Seeing clearly
It can be surprisingly difficult to see clearly, even in the simplest and most mundane circumstances. Here’s an example.
I have built a collection of pens. It includes a bunch of fountain pens, gel pens, fineliners, ballpoint pens, highlighters, and markers.
I’m always experimenting with new pens. I’ll see one that has an interesting design or claims a fancy new feature and want to try it out.
Such was the case with the Pilot Acroball.
The Pilot Acroball uses ink that is specially designed to blend the benefits of ballpoint (smudge resistance, quick drying) and gel pens (bold, vibrant color).
The Acroball comes in multiple variations, from disposable (though refillable) plastic barrel options to the sleek, premium metal barrel Acroball 1000. You can also get them with various color inks.
I have a few of the plastic barrel Acroballs and these have a tread-like textured rubber grip. At first I liked this a lot.
Then I noticed something weird. My fingers seemed to stick to the grip.
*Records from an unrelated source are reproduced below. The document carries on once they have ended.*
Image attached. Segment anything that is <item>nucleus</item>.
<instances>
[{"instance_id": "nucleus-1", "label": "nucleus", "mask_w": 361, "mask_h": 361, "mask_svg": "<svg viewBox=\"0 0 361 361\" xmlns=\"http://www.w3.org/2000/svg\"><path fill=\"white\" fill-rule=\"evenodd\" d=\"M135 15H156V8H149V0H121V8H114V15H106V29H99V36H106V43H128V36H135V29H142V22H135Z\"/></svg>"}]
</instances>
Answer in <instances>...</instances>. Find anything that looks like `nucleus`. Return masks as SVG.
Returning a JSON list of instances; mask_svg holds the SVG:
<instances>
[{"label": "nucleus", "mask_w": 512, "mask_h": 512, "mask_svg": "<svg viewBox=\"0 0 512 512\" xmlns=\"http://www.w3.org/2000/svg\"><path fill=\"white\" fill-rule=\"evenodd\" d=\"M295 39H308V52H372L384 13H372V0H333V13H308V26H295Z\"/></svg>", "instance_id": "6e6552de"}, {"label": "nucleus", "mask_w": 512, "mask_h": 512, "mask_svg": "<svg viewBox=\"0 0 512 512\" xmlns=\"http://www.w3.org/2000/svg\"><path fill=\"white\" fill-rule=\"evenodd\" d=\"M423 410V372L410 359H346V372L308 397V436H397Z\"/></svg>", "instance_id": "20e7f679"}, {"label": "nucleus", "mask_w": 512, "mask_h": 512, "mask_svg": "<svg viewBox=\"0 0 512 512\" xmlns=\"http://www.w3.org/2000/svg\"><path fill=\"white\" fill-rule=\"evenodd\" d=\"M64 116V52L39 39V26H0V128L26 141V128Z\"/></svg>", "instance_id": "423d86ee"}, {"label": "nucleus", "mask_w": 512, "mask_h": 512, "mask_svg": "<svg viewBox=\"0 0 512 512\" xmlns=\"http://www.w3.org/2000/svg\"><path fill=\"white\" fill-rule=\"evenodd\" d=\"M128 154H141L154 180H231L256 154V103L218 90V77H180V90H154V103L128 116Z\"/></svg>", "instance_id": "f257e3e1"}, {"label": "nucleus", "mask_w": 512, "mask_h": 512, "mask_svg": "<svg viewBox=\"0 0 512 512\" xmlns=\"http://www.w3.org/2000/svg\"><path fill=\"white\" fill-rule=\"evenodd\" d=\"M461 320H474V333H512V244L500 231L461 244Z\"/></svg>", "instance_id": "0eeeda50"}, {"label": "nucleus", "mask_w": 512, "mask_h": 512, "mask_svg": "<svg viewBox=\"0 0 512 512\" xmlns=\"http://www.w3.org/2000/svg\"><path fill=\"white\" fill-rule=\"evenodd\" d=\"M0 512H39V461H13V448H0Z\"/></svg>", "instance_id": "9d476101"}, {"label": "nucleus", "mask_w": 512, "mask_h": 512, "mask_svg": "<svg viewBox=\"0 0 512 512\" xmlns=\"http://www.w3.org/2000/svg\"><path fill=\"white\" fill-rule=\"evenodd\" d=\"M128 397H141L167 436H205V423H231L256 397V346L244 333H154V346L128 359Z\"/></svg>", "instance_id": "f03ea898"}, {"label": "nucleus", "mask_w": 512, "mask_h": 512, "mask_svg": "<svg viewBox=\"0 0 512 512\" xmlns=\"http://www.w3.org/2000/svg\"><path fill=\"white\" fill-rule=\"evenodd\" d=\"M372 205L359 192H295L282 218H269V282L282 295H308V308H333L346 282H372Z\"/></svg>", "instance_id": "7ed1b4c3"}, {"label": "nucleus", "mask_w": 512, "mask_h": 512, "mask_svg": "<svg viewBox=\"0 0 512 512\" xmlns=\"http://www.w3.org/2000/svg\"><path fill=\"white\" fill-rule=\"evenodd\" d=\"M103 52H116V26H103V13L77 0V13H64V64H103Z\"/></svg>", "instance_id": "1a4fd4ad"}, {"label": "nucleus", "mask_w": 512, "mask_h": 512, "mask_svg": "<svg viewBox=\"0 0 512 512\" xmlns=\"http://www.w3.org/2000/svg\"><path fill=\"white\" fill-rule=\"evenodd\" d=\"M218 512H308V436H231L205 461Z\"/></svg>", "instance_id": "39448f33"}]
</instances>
It felt tacky. My fingers felt like they had some kind of residue on them afterward.
This was clearly an unpleasant feeling and I didn’t like it.
The funny thing is, though, that I kept using the pens on and off for quite some time.
I would put them aside for a while, then try again.
I was questioning myself in a way. Is that tacky sensation real? Why would it be like that? It must just be me... these pens would be awesome if only it weren’t for this... so maybe this just doesn’t actually exist?
Though the bottom line was clear—I didn’t like the experience of using these pens—it took a lot of hemming and hawing, back and forth, and internal dialogue to just stop using them. I had to convince myself that my obvious preference was real.
This was a low stakes decision. I have plenty of pens and these ones did not represent a big financial investment. They were literally disposable pens. Had they disappeared of their own accord at any point I would not have minded.
But something about actively choosing to let go of the idea of what they could be, and instead pay attention to what they actually were, was very difficult. The imaginary future is alluring.